What’s the takeaway? Consumers embrace holiday creep, as evident by the money they spend on gifts and goods before Thanksgiving.

Smart and strategic shoppers

So why do consumers like holiday creep? There are many factors at play.

Perhaps the top consideration is the bottom line. Many consumers start shopping in September or October (and even before Labor Day) to spread their holiday budget out over several months. Plus, stores offering competitive financing or layaway options allow families to shop early and avoid a money crunch in December and January. Though Black Friday might offer the best prices on big-ticket items, consumers can still find deals and sales in the fall months.

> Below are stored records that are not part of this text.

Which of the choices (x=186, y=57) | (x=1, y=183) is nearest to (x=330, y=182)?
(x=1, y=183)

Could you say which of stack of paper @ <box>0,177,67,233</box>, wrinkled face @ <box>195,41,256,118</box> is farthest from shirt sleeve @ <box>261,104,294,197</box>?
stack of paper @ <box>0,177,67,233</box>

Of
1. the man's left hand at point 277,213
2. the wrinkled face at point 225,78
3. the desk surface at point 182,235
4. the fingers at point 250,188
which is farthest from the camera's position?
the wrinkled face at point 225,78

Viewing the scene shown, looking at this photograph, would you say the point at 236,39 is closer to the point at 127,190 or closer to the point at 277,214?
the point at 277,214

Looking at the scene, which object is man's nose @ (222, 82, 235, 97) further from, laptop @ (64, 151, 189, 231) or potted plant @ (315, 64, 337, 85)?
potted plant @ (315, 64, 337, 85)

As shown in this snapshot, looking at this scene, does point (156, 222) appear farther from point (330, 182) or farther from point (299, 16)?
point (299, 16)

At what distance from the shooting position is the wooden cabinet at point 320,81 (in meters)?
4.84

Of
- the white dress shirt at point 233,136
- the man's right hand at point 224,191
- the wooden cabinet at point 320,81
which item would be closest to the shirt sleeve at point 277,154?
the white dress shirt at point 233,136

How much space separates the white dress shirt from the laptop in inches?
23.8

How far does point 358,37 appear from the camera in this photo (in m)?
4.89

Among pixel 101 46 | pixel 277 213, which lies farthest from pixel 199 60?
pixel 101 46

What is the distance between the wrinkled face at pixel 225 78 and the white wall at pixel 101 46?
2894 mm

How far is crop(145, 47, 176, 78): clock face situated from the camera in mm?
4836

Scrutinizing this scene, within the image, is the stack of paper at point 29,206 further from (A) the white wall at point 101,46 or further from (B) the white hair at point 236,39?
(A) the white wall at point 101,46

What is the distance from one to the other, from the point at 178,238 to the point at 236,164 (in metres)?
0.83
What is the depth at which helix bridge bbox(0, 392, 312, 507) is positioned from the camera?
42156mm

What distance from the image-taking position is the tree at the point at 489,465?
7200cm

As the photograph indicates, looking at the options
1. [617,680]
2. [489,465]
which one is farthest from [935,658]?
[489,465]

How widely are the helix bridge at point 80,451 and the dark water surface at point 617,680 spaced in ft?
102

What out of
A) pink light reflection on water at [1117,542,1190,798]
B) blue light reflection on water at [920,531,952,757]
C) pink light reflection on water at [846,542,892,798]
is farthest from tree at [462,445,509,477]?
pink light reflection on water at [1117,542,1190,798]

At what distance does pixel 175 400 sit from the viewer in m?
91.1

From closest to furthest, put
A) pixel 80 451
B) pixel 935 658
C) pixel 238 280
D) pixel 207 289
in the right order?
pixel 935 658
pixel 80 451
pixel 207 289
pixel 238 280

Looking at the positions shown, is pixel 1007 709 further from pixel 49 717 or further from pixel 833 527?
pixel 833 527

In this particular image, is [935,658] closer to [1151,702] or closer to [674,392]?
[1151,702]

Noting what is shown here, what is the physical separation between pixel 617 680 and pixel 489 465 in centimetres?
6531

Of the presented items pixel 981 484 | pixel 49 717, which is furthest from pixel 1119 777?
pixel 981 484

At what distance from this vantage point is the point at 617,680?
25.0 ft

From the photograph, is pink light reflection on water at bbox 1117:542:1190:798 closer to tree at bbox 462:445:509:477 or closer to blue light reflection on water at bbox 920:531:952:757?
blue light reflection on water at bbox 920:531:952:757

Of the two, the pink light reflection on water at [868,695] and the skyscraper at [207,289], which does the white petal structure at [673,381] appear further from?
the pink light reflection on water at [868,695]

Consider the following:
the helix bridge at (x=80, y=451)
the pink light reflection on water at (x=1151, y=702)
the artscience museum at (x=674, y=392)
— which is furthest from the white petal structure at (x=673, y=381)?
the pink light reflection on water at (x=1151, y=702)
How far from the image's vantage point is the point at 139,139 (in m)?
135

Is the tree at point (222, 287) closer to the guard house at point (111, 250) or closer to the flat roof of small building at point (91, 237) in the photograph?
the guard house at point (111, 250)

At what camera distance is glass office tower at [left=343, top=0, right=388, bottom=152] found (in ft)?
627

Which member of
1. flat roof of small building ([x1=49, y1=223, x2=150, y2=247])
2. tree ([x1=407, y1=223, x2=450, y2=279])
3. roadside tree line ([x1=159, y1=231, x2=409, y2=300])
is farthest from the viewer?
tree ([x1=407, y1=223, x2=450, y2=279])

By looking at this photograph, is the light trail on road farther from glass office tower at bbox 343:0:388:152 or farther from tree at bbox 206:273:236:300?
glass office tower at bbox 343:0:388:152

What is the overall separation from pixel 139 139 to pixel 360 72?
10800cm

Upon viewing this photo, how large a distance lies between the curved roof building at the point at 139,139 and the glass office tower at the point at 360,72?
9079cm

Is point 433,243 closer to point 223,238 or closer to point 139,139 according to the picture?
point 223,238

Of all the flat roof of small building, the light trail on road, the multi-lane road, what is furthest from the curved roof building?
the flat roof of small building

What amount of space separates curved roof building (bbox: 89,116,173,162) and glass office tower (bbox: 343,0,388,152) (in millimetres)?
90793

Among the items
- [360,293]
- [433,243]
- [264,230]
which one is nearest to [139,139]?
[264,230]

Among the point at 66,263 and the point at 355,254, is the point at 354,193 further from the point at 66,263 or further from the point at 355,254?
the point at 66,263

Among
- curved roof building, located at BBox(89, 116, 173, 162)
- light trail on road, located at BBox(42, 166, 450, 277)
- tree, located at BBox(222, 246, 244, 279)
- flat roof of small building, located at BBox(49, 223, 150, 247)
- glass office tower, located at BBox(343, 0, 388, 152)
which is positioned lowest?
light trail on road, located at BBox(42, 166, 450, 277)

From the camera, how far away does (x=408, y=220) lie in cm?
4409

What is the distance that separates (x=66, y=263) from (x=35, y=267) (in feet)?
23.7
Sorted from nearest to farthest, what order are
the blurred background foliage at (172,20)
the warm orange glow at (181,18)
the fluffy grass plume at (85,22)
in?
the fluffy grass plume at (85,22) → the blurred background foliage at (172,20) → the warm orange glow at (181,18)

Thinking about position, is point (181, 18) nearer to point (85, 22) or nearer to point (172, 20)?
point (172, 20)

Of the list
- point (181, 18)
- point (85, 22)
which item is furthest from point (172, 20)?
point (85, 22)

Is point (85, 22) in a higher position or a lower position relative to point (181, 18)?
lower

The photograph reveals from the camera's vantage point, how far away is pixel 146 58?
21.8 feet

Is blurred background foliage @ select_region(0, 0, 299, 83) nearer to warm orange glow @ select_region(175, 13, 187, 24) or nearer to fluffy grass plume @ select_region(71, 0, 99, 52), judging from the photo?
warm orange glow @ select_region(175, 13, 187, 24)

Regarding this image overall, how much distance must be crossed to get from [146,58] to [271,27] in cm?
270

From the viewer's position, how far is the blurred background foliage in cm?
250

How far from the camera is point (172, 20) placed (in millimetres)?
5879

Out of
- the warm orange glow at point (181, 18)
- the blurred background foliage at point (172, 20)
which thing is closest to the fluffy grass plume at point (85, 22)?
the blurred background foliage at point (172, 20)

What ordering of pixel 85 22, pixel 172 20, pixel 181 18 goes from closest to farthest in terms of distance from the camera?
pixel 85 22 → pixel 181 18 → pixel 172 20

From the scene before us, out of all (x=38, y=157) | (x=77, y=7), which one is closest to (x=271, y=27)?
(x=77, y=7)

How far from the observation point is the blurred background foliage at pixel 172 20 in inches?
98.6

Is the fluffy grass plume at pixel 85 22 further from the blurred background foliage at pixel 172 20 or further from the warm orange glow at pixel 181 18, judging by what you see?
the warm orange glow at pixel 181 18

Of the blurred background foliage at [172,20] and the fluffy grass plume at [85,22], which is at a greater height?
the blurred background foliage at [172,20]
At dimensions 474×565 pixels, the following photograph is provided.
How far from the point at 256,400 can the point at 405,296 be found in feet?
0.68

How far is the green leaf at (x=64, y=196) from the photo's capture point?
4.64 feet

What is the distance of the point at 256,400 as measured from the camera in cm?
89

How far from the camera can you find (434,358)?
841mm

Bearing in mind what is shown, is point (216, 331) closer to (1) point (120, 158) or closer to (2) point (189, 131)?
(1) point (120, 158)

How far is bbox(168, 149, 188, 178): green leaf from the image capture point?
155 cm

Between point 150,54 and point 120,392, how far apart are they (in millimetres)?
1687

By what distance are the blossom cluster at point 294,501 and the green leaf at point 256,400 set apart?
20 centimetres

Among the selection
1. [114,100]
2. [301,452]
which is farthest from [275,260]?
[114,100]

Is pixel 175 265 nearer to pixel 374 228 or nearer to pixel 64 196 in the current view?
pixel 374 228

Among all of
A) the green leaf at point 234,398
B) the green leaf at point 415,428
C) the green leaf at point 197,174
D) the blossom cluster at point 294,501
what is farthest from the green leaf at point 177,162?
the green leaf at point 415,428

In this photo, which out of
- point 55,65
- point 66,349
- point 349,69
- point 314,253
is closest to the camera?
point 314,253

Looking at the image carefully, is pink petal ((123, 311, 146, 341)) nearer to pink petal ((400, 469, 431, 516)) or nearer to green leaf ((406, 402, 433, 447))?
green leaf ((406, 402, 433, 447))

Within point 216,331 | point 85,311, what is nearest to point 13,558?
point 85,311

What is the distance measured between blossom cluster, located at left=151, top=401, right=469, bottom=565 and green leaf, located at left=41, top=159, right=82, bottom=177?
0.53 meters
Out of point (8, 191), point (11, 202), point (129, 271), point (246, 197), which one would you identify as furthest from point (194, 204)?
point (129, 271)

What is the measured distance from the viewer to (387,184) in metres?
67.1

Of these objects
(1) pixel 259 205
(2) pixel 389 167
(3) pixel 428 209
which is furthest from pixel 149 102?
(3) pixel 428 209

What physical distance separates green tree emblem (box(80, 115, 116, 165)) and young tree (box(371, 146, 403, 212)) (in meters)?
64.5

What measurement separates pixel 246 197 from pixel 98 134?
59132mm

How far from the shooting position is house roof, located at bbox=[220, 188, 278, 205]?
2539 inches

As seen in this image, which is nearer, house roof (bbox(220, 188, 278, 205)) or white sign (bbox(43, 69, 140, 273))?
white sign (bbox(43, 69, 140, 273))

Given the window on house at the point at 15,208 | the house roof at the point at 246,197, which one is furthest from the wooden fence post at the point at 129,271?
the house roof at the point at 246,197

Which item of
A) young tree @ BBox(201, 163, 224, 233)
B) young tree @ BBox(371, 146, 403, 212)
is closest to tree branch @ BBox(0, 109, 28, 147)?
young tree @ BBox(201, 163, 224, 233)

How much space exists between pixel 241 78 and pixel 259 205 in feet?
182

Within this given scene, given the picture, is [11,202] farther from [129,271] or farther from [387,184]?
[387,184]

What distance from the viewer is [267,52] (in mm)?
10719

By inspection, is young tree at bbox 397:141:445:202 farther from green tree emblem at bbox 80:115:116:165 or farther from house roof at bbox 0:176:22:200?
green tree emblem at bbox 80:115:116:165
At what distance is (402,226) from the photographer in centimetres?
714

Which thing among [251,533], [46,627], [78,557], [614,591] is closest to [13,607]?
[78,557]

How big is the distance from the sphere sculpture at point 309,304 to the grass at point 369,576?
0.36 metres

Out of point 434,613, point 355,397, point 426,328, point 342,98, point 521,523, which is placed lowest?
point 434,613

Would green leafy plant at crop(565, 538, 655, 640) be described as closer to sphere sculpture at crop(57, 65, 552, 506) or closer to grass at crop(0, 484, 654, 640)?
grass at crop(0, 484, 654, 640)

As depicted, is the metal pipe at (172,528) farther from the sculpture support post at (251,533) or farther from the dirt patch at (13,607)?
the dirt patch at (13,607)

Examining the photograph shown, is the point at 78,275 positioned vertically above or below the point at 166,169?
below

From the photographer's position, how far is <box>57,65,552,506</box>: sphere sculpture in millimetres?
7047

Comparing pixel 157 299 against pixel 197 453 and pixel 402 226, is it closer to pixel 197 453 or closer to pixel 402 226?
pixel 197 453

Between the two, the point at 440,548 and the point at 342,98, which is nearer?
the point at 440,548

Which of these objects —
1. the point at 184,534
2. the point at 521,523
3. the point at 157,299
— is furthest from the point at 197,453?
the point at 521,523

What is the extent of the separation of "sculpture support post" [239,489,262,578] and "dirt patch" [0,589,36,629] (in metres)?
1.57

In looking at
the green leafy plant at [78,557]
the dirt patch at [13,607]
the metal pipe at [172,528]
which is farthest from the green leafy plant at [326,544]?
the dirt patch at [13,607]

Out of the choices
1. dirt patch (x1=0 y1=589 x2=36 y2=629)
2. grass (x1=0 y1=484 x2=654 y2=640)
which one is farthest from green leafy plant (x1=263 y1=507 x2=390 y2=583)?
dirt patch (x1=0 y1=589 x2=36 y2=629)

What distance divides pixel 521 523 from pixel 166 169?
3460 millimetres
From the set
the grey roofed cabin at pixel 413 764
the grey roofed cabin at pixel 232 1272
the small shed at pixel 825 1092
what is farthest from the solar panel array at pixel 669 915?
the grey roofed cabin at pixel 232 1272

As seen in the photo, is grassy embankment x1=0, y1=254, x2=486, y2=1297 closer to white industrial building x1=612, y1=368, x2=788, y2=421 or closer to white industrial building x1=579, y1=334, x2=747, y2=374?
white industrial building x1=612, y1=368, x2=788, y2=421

But perhaps consumers starting the hunt for the “perfect gift” early is by design – after all, they are looking for gifts for loved ones. Shopping early in the season allows consumers to purchase more customized or personalized gifts, which may require a longer processing time. In other words, ordering a gift that requires engraving in September will almost always be ready in time for Christmas; don’t even think about trying that the third week in December. Gift hunting earlier gives shoppers more time to find a great gift in stock and at a reasonable price.

Of course, once one retailer begins the holiday creep, others follow. One by one, retailers respond to shoppers willing to spend money, so they’re stocking shelves with holiday items sooner rather than risking falling behind.

And there’s one more benefit to holiday creep shopping: fewer crowds and shorter lines.

So don’t read too much into the headlines shouting of shopper disgust or fatigue: shoppers actually aren’t fazed by holiday creep and many choose to embrace it. Though there are many reasons why – fewer crowds, less stress over delivery times, or a purely financial decision – it’s clear that many are willing to shop before the holiday season officially begins.